Stated task ▸
In the listing below, change "orange canoe" to "yellow canoe" in the lines starting at the line containing "How large is" and ending at the line containing "2662 centimetres". Reproduce only those lines, with everything else unchanged.

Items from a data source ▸
# # #

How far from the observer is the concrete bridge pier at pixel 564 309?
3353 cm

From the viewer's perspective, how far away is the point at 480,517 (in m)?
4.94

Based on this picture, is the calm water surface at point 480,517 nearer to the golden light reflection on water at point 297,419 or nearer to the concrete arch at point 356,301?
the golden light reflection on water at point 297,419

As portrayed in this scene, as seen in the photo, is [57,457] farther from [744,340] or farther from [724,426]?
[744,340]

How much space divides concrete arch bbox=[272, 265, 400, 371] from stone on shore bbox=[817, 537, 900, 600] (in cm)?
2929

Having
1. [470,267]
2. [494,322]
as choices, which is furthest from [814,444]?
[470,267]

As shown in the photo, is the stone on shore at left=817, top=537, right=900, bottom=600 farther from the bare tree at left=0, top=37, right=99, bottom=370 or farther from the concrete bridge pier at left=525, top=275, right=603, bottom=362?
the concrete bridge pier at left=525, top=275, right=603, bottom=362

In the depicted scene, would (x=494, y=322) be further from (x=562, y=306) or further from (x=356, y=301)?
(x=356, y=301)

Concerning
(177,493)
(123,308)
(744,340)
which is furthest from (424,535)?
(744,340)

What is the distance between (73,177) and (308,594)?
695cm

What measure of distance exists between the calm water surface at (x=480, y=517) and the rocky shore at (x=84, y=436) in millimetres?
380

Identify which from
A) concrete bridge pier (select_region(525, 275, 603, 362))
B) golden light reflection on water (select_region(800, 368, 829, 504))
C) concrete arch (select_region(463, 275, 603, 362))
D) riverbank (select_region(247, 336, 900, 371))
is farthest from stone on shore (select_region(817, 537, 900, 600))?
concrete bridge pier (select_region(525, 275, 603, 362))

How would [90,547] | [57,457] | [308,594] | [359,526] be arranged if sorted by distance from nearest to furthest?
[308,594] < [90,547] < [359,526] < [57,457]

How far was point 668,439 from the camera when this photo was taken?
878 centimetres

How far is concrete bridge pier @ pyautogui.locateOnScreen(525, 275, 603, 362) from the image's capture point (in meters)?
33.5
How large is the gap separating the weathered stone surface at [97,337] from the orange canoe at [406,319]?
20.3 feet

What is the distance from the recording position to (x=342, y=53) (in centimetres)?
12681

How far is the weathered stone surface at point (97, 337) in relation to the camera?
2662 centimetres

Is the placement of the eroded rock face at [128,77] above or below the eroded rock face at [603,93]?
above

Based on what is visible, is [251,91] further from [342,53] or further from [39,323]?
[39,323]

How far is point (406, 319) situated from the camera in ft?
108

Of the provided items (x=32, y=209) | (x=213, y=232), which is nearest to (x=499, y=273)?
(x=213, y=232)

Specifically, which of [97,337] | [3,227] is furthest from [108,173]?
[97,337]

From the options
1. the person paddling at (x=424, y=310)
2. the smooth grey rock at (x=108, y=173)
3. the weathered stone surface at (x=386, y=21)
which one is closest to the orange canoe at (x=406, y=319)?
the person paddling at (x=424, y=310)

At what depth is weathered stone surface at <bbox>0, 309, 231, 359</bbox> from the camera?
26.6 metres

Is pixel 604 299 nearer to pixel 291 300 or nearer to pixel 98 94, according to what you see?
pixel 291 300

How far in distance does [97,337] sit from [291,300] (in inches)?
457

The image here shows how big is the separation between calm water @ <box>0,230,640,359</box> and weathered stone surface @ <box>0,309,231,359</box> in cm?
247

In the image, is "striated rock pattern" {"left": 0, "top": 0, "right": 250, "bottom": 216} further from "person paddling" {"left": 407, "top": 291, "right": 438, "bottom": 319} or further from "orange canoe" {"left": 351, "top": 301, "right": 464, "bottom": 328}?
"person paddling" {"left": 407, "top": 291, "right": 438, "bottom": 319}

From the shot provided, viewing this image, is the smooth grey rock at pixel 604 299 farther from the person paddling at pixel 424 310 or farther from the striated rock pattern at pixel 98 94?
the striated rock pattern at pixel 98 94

# # #

Task output ▸
How large is the gap separating the weathered stone surface at [97,337] from the yellow canoe at [406,319]?
20.3 feet

What is the distance from the recording position to (x=342, y=53) (in centimetres)?
12681

How far is the weathered stone surface at point (97, 337) in relation to the camera?
2662 centimetres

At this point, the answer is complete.